Stored data
↓
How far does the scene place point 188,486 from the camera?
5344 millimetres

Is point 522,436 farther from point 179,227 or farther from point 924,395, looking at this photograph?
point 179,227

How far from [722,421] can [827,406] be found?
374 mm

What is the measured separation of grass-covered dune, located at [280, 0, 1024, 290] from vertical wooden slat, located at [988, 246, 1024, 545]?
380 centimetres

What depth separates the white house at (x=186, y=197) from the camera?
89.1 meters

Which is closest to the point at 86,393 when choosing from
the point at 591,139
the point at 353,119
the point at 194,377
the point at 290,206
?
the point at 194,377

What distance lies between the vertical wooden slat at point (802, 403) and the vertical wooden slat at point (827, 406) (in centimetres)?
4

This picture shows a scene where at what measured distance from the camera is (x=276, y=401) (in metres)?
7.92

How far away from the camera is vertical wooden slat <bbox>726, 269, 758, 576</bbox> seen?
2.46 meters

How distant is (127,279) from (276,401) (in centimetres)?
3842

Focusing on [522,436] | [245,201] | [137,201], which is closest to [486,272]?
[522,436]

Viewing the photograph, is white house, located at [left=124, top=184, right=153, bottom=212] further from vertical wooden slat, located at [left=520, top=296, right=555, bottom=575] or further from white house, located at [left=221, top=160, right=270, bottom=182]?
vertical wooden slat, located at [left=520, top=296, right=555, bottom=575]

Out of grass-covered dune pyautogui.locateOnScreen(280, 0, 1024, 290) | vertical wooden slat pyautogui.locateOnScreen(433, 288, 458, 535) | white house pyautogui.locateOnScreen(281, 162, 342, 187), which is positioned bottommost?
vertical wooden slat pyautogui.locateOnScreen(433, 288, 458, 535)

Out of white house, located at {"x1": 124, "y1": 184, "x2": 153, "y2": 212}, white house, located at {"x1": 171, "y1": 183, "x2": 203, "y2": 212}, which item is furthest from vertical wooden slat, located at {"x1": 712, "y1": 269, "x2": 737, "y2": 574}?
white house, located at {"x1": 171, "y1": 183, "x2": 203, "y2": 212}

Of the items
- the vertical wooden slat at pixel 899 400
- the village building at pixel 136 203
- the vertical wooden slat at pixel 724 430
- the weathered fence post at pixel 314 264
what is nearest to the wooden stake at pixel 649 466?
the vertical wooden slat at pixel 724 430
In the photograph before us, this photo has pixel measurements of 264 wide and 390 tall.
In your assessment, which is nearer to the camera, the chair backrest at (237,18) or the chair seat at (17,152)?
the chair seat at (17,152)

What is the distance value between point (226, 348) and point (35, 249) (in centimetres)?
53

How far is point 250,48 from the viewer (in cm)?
↑
### Direction:
Render the rows from the start through the line containing "89.1 meters" as a Markdown table with the columns Number and Line, leaving out blank lines.

### Output of the exercise:
| Number | Line |
|---|---|
| 1 | How far does the scene place point 188,486 from the camera? |
| 2 | 5344 millimetres |
| 3 | Is point 522,436 farther from point 179,227 or farther from point 924,395, looking at this photograph? |
| 4 | point 179,227 |
| 5 | How far from [722,421] can [827,406] be found? |
| 6 | 374 mm |
| 7 | What is the measured separation of grass-covered dune, located at [280, 0, 1024, 290] from vertical wooden slat, located at [988, 246, 1024, 545]? |
| 8 | 380 centimetres |
| 9 | What depth separates the white house at (x=186, y=197) from the camera? |
| 10 | 89.1 meters |